The light reflected from an object's surface can be approximated as a linear combination of two reflection components: diffuse and specular reflections. In a perfect diffuser (Lambertian surface — see Lambert 1760) the incoming light ray penetrates the surface and is reflected in every direction by the same amount. Studies have shown, however, that the diffuse reflection becomes angle dependent when the surface has high macroscopic roughness (Oren & Nayar 1995). Moreover, to date no perfect matte surfaces (Lambertian) have been found in nature (Matusik et al. 2003, Oren & Nayar 1995). In the specular reflection the light is directly reflected at an interface between the air and the surface and has a spike in the perfect mirror direction with relatively weak intensity spread (a lobe) around the perfect mirror direction. Plumage surfaces are far from uniformly smooth and perfect matte surfaces and therefore angular dependence (change in reflectance spectra with change in illumination and observation angles) is expected (Lambert 1760, Oren & Nayar 1995) in any feather, independently of its colour origin. Colour assessment is therefore a much more complicated task than it may seem and factors such as dimensions and geometry of the surface corrugations, local reflectance properties, specular highlights (Klinker et al. 1987, Koenderink et al. 1999), not to mention the more complex dynamical properties (e.g. during display movements), need to be taken into consideration.

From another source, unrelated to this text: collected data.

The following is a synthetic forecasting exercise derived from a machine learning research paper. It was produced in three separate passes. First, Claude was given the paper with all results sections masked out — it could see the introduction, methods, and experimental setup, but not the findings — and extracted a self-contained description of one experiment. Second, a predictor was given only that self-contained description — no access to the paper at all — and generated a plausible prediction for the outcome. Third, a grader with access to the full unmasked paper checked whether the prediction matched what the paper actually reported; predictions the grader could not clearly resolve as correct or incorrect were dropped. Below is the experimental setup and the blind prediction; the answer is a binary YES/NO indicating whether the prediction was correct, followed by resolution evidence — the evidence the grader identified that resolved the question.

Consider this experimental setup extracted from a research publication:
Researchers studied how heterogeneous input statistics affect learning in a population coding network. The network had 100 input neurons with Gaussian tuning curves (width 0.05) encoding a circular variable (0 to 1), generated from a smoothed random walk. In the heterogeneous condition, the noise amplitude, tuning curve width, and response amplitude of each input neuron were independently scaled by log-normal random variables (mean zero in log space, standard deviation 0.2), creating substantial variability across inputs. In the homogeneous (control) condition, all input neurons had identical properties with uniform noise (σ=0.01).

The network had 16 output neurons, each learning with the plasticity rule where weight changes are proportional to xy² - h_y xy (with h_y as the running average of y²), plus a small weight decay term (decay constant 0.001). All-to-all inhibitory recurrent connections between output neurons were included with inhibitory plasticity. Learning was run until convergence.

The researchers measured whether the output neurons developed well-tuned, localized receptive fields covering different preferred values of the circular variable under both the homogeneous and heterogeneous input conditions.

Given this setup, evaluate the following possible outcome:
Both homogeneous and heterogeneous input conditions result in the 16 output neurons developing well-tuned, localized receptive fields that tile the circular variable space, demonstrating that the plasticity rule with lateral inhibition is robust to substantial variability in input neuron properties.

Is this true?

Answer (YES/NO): YES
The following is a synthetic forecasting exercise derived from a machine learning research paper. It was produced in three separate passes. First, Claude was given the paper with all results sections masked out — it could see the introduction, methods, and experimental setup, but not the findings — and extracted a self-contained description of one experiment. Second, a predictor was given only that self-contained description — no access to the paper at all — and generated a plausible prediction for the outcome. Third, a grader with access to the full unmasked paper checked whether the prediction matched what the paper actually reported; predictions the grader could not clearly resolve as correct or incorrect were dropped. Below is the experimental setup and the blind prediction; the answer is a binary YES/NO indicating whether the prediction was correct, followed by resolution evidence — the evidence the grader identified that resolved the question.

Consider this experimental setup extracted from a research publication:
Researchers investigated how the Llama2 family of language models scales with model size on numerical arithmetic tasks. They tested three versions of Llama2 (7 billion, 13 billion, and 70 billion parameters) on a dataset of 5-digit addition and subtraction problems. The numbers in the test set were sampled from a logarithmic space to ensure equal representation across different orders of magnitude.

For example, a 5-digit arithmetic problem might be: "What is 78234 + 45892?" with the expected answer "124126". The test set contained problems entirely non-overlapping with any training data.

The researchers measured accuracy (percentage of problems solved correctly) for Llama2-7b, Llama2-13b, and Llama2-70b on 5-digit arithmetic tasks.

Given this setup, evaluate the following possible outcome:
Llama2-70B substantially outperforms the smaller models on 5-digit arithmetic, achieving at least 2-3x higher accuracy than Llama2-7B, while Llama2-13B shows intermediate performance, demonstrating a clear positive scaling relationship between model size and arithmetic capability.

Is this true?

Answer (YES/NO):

In the last decade, numerous plumage reflectance spectrometry studies considering the avian visual system have been published. As one of the many implications of this advance, some species previously classified as monomorphic have been proven to be dimorphic when the UV part of the spectrum was considered (Andersson et al. 1998, Hunt et al. 1998, Cuthill et al. 1999, Mahler & Kempenaers 2002, Perrier et al. 2002, Mays et al. 2004). Spectrometry is considered an accurate method to assess plumage colouration and has the advantage of being independent from the colour perception system of the observer (Endler 1990, Cuthill et al. 1999). Most plumage reflectance spectrometry studies exploit only one angle geometry (illumination/observation) and, with the exception of iridescent coloured feathers (Finger & Burkhardt 1994, Cuthill et al. 1999), the need for the use of more angle geometries to characterise plumage colour has rarely been stressed. Osorio & Ham (2002) made an extensive study in spectral reflectance and directional properties of both iridescent plumage and other structurally coloured feathers in several avian species. In their study, the use of different assessment angles influenced the feather's spectral characteristics. The effect of the feathers' structural components, especially the effect of layer thickness on oblique rays, and the effect of surface unevenness that works out differently on differently oriented rays, can be expected in every coloured feather type. Furthermore, the birds' body shape (elongated approximated to spherical shape) itself influences the specular curve (Lu et al. 2000). Hence, when a bird looks at another bird it is not looking at a flat, uniformly coloured surface but it samples colour in several different angle geometries simultaneously (Fig. 1). These arguments alone could be enough motivation for the use of more than one angle for the assessment of plumage colour. Santos et al. (2007) demonstrated the significance of the effect of different angle geometries in the spectrometric assessment of plumage colouration. They demonstrated the insufficiency of the use of single angle spectrometry in the plumage colour assessment in non-iridescent plumage.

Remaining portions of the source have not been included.